■ **GIVEN EXERCISE**:
Rewrite the listing below with every "woman's hand" swapped for "woman's arm" and nothing else changed, leaving out the pictures.

─── TASK INPUT ───

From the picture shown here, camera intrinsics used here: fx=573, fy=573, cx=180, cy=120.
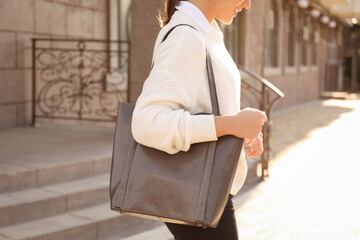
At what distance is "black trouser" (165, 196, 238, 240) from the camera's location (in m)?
1.76

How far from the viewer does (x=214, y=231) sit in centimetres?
177

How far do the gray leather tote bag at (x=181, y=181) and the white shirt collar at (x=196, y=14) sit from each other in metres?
0.15

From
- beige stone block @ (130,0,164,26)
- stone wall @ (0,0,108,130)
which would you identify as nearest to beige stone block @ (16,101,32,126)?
stone wall @ (0,0,108,130)

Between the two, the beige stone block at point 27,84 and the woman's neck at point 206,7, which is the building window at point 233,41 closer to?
the beige stone block at point 27,84

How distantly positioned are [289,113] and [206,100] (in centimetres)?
1639

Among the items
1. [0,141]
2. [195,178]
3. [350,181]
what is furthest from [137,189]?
[350,181]

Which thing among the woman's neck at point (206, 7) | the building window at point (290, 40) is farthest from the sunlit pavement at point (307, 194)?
the building window at point (290, 40)

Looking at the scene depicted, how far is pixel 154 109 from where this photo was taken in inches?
64.5

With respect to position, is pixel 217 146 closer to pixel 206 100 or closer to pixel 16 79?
pixel 206 100

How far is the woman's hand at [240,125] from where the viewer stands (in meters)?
1.63

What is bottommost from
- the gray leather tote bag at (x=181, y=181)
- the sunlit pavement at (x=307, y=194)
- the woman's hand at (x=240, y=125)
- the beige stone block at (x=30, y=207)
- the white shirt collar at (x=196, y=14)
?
the sunlit pavement at (x=307, y=194)

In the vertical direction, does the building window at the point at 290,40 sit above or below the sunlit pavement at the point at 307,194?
above

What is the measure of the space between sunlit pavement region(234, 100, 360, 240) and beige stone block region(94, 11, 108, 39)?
11.6ft

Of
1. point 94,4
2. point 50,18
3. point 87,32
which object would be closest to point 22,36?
point 50,18
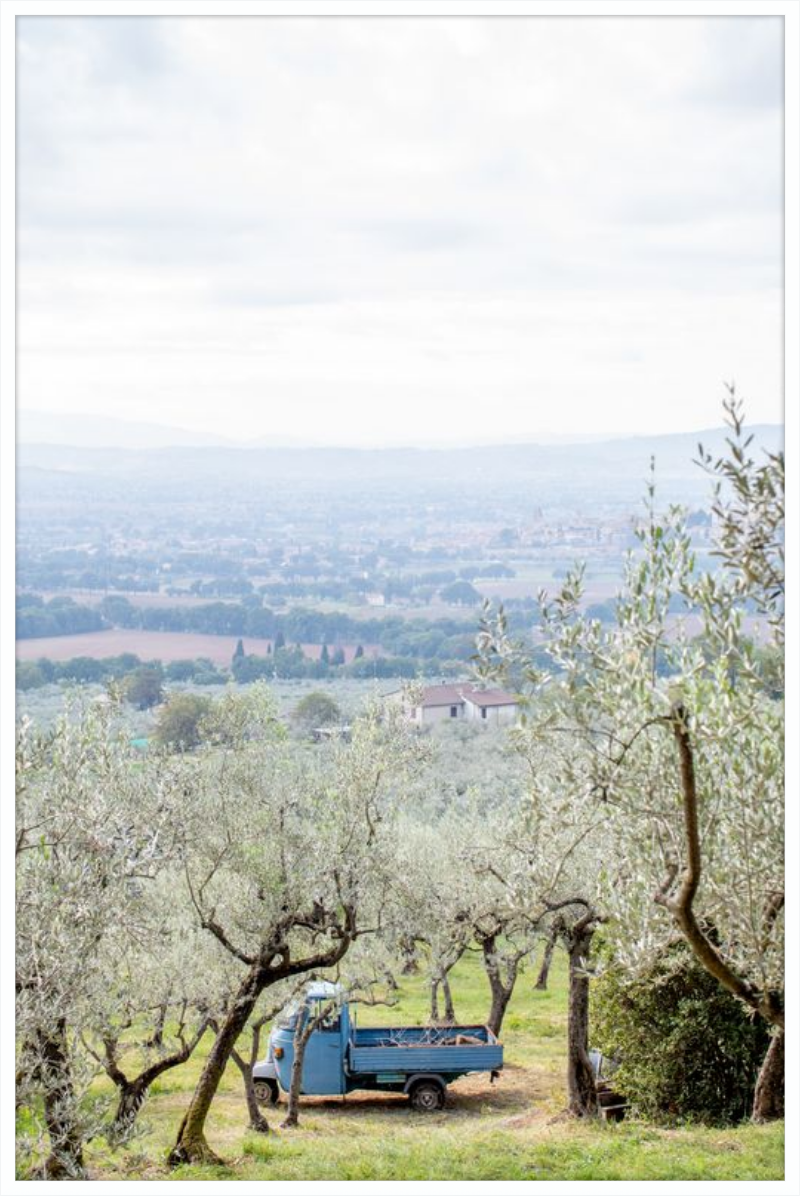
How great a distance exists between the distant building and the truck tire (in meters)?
4.14

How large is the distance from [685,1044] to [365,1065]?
4348mm

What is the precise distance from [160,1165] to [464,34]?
7264 mm

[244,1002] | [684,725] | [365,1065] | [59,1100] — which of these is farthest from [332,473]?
[684,725]

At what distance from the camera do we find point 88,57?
5.21 m

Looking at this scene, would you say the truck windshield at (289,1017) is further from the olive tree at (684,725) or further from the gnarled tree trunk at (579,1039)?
the olive tree at (684,725)

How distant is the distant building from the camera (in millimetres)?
8773

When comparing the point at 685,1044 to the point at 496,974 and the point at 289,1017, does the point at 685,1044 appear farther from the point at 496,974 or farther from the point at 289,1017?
the point at 496,974


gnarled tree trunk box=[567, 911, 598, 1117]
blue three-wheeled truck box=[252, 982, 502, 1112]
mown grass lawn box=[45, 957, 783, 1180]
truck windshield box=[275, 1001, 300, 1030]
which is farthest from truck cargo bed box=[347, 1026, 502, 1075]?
gnarled tree trunk box=[567, 911, 598, 1117]

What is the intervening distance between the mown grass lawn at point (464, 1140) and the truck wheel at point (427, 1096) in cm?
13

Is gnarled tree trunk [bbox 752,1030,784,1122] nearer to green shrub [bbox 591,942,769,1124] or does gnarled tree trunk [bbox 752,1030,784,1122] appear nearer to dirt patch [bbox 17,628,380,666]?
green shrub [bbox 591,942,769,1124]

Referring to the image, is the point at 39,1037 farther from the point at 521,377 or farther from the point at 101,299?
the point at 521,377

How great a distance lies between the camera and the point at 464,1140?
855 cm

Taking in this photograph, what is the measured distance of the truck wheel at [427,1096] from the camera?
1152cm

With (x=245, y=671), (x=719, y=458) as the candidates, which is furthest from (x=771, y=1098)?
(x=245, y=671)
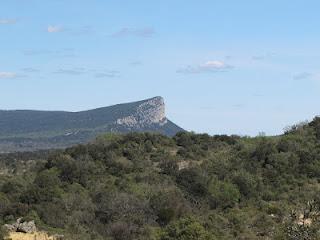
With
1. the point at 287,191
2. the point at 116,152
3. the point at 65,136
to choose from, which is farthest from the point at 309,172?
the point at 65,136

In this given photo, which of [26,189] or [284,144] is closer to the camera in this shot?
[26,189]

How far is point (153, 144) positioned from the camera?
51.8 metres

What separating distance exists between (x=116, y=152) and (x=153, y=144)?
615 centimetres

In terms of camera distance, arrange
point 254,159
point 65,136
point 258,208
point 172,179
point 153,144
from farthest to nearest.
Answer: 1. point 65,136
2. point 153,144
3. point 254,159
4. point 172,179
5. point 258,208

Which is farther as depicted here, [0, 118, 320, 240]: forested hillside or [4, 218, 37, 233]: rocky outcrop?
[0, 118, 320, 240]: forested hillside

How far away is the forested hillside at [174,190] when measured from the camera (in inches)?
1097

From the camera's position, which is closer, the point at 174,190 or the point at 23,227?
the point at 23,227

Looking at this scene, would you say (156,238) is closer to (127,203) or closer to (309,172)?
(127,203)

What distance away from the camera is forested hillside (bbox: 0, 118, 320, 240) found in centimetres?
2786

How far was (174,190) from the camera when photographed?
116ft

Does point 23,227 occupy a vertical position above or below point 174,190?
below

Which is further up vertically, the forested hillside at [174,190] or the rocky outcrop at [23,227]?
the forested hillside at [174,190]

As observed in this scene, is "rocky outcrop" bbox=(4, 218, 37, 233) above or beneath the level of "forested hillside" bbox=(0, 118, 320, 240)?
beneath

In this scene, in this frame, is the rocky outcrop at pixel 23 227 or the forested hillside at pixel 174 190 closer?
the rocky outcrop at pixel 23 227
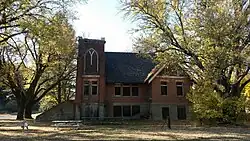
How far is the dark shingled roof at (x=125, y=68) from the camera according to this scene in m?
46.8

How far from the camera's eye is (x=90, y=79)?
45406 mm

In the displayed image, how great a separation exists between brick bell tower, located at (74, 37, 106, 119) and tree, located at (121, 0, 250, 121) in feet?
40.2

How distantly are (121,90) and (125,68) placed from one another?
12.1ft

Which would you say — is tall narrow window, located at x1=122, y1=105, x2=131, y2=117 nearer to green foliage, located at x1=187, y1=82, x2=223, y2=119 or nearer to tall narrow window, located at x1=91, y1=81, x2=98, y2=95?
tall narrow window, located at x1=91, y1=81, x2=98, y2=95

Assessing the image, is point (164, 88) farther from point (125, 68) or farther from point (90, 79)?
point (90, 79)

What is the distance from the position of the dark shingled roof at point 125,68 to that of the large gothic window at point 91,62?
2354 millimetres

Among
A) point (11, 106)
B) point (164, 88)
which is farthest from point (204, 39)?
point (11, 106)

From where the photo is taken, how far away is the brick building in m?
44.9

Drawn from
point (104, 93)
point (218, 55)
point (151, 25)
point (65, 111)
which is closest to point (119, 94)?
point (104, 93)

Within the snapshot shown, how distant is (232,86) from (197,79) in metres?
3.27

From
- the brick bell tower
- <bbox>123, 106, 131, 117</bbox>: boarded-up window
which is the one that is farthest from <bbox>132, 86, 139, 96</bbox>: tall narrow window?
the brick bell tower

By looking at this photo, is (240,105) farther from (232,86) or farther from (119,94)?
(119,94)

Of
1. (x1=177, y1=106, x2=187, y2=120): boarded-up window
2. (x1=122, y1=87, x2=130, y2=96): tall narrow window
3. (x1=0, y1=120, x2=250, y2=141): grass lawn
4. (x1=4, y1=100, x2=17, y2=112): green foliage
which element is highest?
(x1=122, y1=87, x2=130, y2=96): tall narrow window

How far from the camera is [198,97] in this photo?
31.9 metres
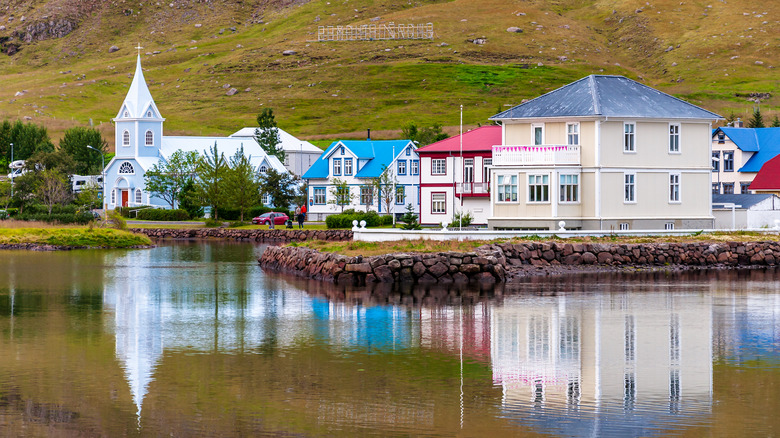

───

■ **COMPLETE RESPONSE**:
From the picture shown here, camera intrinsics used here: fx=573, fy=573, cx=180, cy=120.
At what distance is "black trouser" (165, 196, 238, 240) from the camera's location (in m)?
1.76

How far from the viewer does (x=214, y=231) sit in centimetres?
177

How far do the gray leather tote bag at (x=181, y=181) and the white shirt collar at (x=196, y=14) sit from each other in metres?
0.15

From
- beige stone block @ (130,0,164,26)
- stone wall @ (0,0,108,130)
which would you identify as nearest to beige stone block @ (16,101,32,126)?
stone wall @ (0,0,108,130)

Between the two, the beige stone block at point 27,84 and the woman's neck at point 206,7, which is the building window at point 233,41 closer to?
the beige stone block at point 27,84

How distantly positioned are [289,113] and [206,100] (in centimetres)?
1639

Among the items
1. [0,141]
2. [195,178]
3. [350,181]
what is furthest from [137,189]?
[350,181]

Which thing among the woman's neck at point (206, 7) | the building window at point (290, 40) is farthest from the sunlit pavement at point (307, 194)?
the building window at point (290, 40)

Looking at the scene depicted, how far is pixel 154 109 from where this photo was taken in inches?
64.5

With respect to position, is pixel 217 146 closer to pixel 206 100 or closer to pixel 16 79?
pixel 206 100

How far is the woman's arm at [240,125] from where the viewer stands (in meters)?
1.63

What is bottommost from
- the gray leather tote bag at (x=181, y=181)
- the sunlit pavement at (x=307, y=194)
- the woman's arm at (x=240, y=125)
- the beige stone block at (x=30, y=207)
- the white shirt collar at (x=196, y=14)
?
the sunlit pavement at (x=307, y=194)

In the vertical direction, does the building window at the point at 290,40 sit above or below the sunlit pavement at the point at 307,194?
above

What is the measure of the space between sunlit pavement region(234, 100, 360, 240) and beige stone block region(94, 11, 108, 39)?
11.6ft

Of
1. point 94,4
2. point 50,18
3. point 87,32
which object would be closest to point 22,36?
point 50,18
How great a distance exists between the distant building and the truck tire (in meters)?
4.14

How large is the distance from [685,1044] to [365,1065]?
4348mm

What is the precise distance from [160,1165] to [464,34]?
7264 mm

[244,1002] | [684,725] | [365,1065] | [59,1100] — which of these is farthest from [332,473]?
[684,725]

At what distance from the camera do we find point 88,57?
5.21 m

Looking at this scene, would you say the truck windshield at (289,1017) is further from the olive tree at (684,725) or further from the gnarled tree trunk at (579,1039)?
the olive tree at (684,725)

How distant is the distant building from the camera (in millimetres)?
8773

When comparing the point at 685,1044 to the point at 496,974 and the point at 289,1017, does the point at 685,1044 appear farther from the point at 496,974 or farther from the point at 289,1017?
the point at 496,974


gnarled tree trunk box=[567, 911, 598, 1117]
blue three-wheeled truck box=[252, 982, 502, 1112]
mown grass lawn box=[45, 957, 783, 1180]
truck windshield box=[275, 1001, 300, 1030]
which is farthest from truck cargo bed box=[347, 1026, 502, 1075]?
gnarled tree trunk box=[567, 911, 598, 1117]

What is the intervening distance between the mown grass lawn at point (464, 1140) and the truck wheel at point (427, 1096) in cm?
13

Is gnarled tree trunk [bbox 752,1030,784,1122] nearer to green shrub [bbox 591,942,769,1124] or does gnarled tree trunk [bbox 752,1030,784,1122] appear nearer to dirt patch [bbox 17,628,380,666]?
green shrub [bbox 591,942,769,1124]

Referring to the image, is the point at 39,1037 farther from the point at 521,377 or farther from the point at 101,299?
the point at 521,377

How great a distance lies between the camera and the point at 464,1140?
855 cm

Taking in this photograph, what is the measured distance of the truck wheel at [427,1096] from the camera?
1152cm

With (x=245, y=671), (x=719, y=458) as the candidates, which is furthest from (x=771, y=1098)?
(x=245, y=671)
With
1. the point at 287,191
2. the point at 116,152
3. the point at 65,136
to choose from, which is farthest from the point at 309,172?
the point at 65,136

In this given photo, which of [26,189] or [284,144] is closer to the camera in this shot?
[26,189]

How far is point (153, 144) positioned from the camera?
51.8 metres

What separating distance exists between (x=116, y=152) and (x=153, y=144)?
615 centimetres

In terms of camera distance, arrange
point 254,159
point 65,136
point 258,208
point 172,179
point 153,144
from farthest to nearest.
Answer: 1. point 65,136
2. point 153,144
3. point 254,159
4. point 172,179
5. point 258,208

Which is farther as depicted here, [0, 118, 320, 240]: forested hillside or [4, 218, 37, 233]: rocky outcrop?
[0, 118, 320, 240]: forested hillside

How far away is the forested hillside at [174,190] when measured from the camera (in inches)?
1097

From the camera's position, which is closer, the point at 174,190 or the point at 23,227?
the point at 23,227

Looking at this scene, would you say (156,238) is closer to (127,203) or closer to (309,172)?
(127,203)

What distance away from the camera is forested hillside (bbox: 0, 118, 320, 240) found in centimetres?
2786

How far was (174,190) from the camera when photographed?
116ft

Does point 23,227 occupy a vertical position above or below point 174,190?
below

Which is further up vertically, the forested hillside at [174,190] or the rocky outcrop at [23,227]?
the forested hillside at [174,190]

As observed in this scene, is "rocky outcrop" bbox=(4, 218, 37, 233) above or beneath the level of "forested hillside" bbox=(0, 118, 320, 240)?
beneath

In this scene, in this frame, is the rocky outcrop at pixel 23 227 or the forested hillside at pixel 174 190 closer?
the rocky outcrop at pixel 23 227
How far is the dark shingled roof at (x=125, y=68) from the camera according to this scene in m?
46.8

How far from the camera's eye is (x=90, y=79)?
45406 mm

In the displayed image, how great a separation exists between brick bell tower, located at (74, 37, 106, 119) and tree, located at (121, 0, 250, 121) in feet?
40.2

How distantly are (121,90) and (125,68) placed from one another?
12.1ft

Which would you say — is tall narrow window, located at x1=122, y1=105, x2=131, y2=117 nearer to green foliage, located at x1=187, y1=82, x2=223, y2=119 or nearer to tall narrow window, located at x1=91, y1=81, x2=98, y2=95?
tall narrow window, located at x1=91, y1=81, x2=98, y2=95

Assessing the image, is point (164, 88) farther from point (125, 68) or farther from point (90, 79)?
point (90, 79)

What is the distance from the position of the dark shingled roof at point 125,68 to that of the large gothic window at point 91,62?
2354 millimetres

Among
A) point (11, 106)
B) point (164, 88)
which is farthest from point (204, 39)?
point (11, 106)

From where the photo is taken, how far away is the brick building in m?
44.9

Drawn from
point (104, 93)
point (218, 55)
point (151, 25)
point (65, 111)
which is closest to point (119, 94)?
point (104, 93)

Within the snapshot shown, how distant is (232,86) from (197,79) in metres?
3.27

From
- the brick bell tower
- <bbox>123, 106, 131, 117</bbox>: boarded-up window
which is the one that is farthest from <bbox>132, 86, 139, 96</bbox>: tall narrow window?
the brick bell tower

By looking at this photo, is (240,105) farther from (232,86) or farther from (119,94)?
(119,94)

Of
1. (x1=177, y1=106, x2=187, y2=120): boarded-up window
2. (x1=122, y1=87, x2=130, y2=96): tall narrow window
3. (x1=0, y1=120, x2=250, y2=141): grass lawn
4. (x1=4, y1=100, x2=17, y2=112): green foliage
which element is highest?
(x1=122, y1=87, x2=130, y2=96): tall narrow window

How far from the camera is [198,97] in this photo?
31.9 metres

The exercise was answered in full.